___ Provided passage

ACCURIDE CORPORATION
NOTES TO UNAUDITED CONSOLIDATED FINANCIAL STATEMENTS
(DOLLARS IN THOUSANDS, EXCEPT SHARE DATA)
AS OF MARCH 31, 2001 AND DECEMBER 31, 2000 AND FOR THE THREE MONTHS ENDED
MARCH 31, 2001 AND 2000
- --------------------------------------------------------------------------------

Note 1 - BASIS OF PRESENTATION - The accompanying unaudited consolidated
financial statements have been prepared in accordance with accounting principles
generally accepted in the United States of America, except that the unaudited
consolidated financial statements do not include all of the information and
footnotes required by accounting principles generally accepted in the United
States of America for complete financial statements. However, in the opinion of
Accuride Corporation (the "Company" or "Accuride"), all adjustments (consisting
of normal recurring accruals) considered necessary to present fairly the
consolidated financial statements have been included.

The results of operations for the three months ended March 31, 2001 are not
necessarily indicative of the results to be expected for the year ending
December 31, 2001. The unaudited consolidated financial statements and notes
thereto should be read in conjunction with the audited financial statements and
notes thereto disclosed in the Company's Annual Report on Form 10-K for the year
ended December 31, 2000.

MANAGEMENT'S ESTIMATES AND ASSUMPTIONS - The preparation of financial statements
in conformity with accounting principals generally accepted in the United States
of America requires management to make estimates and assumptions that affect the
reported amounts of assets and liabilities and disclosures of contingent assets
and liabilities at the date of the financial statements and the reported amounts
of revenues and expenses during the reporting period. Actual results could
differ from those estimates.

Note 2 - ACCOUNTING CHANGE - Effective January 1, 2001, Accuride adopted SFAS
133, which establishes accounting and reporting standards for derivative
instruments, including certain derivative instruments embedded in other
contracts and for hedging activities. All derivatives, whether designated in
hedging relationships or not, are required to be recorded on the balance sheet
at fair value. If the derivative is designated as a fair value hedge, the
changes in fair value of the derivative and of the hedged item attributable to
the hedged risk are recognized in earnings. If the derivative is designated as a
cash flow hedge, the effective portions of changes in the fair value of the
derivative are recorded in other comprehensive income (OCI) and are recognized
in the income statement when the hedged item affects earnings. Ineffective
portions of changes in the fair value of cash flow hedges are recognized in
earnings.

The adoption of SFAS 133 resulted in a net pre-tax reduction to OCI of $300
($189 after tax). The reduction in OCI was attributable to a net unrealized loss
on cash flow hedges. During the three month period ended March 31, 2001, $73 was
reclassified into earnings as the related derivative instruments matured. The
remaining $262 in OCI will be reclassified into earnings as realized during the
next nine months.

The Company uses derivative instruments, which are not designated as hedging
instruments, to manage exposures to foreign currency, commodity prices, and
interest rate risks. The Company's objectives for holding derivatives are to
minimize the risks using the most effective methods to eliminate or reduce the
impacts of these exposures.

______
___ Recorded data

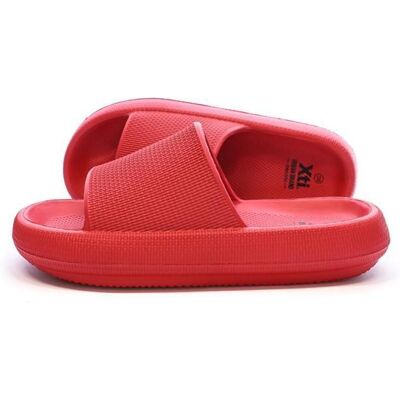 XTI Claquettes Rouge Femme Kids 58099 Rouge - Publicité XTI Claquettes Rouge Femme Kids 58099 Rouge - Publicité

______

Work order 1> In the Accuride notes, on what date did Accuride adopt SFAS 133?
Work order 2> Rewrite the Accuride notes starting with "The adoption of" and going on through "of these exposures.", replacing "Company" with "Corporation".

Response area 1> January 1, 2001

Response area 2>
The adoption of SFAS 133 resulted in a net pre-tax reduction to OCI of $300
($189 after tax). The reduction in OCI was attributable to a net unrealized loss
on cash flow hedges. During the three month period ended March 31, 2001, $73 was
reclassified into earnings as the related derivative instruments matured. The
remaining $262 in OCI will be reclassified into earnings as realized during the
next nine months.

The Corporation uses derivative instruments, which are not designated as hedging
instruments, to manage exposures to foreign currency, commodity prices, and
interest rate risks. The Corporation's objectives for holding derivatives are to
minimize the risks using the most effective methods to eliminate or reduce the
impacts of these exposures.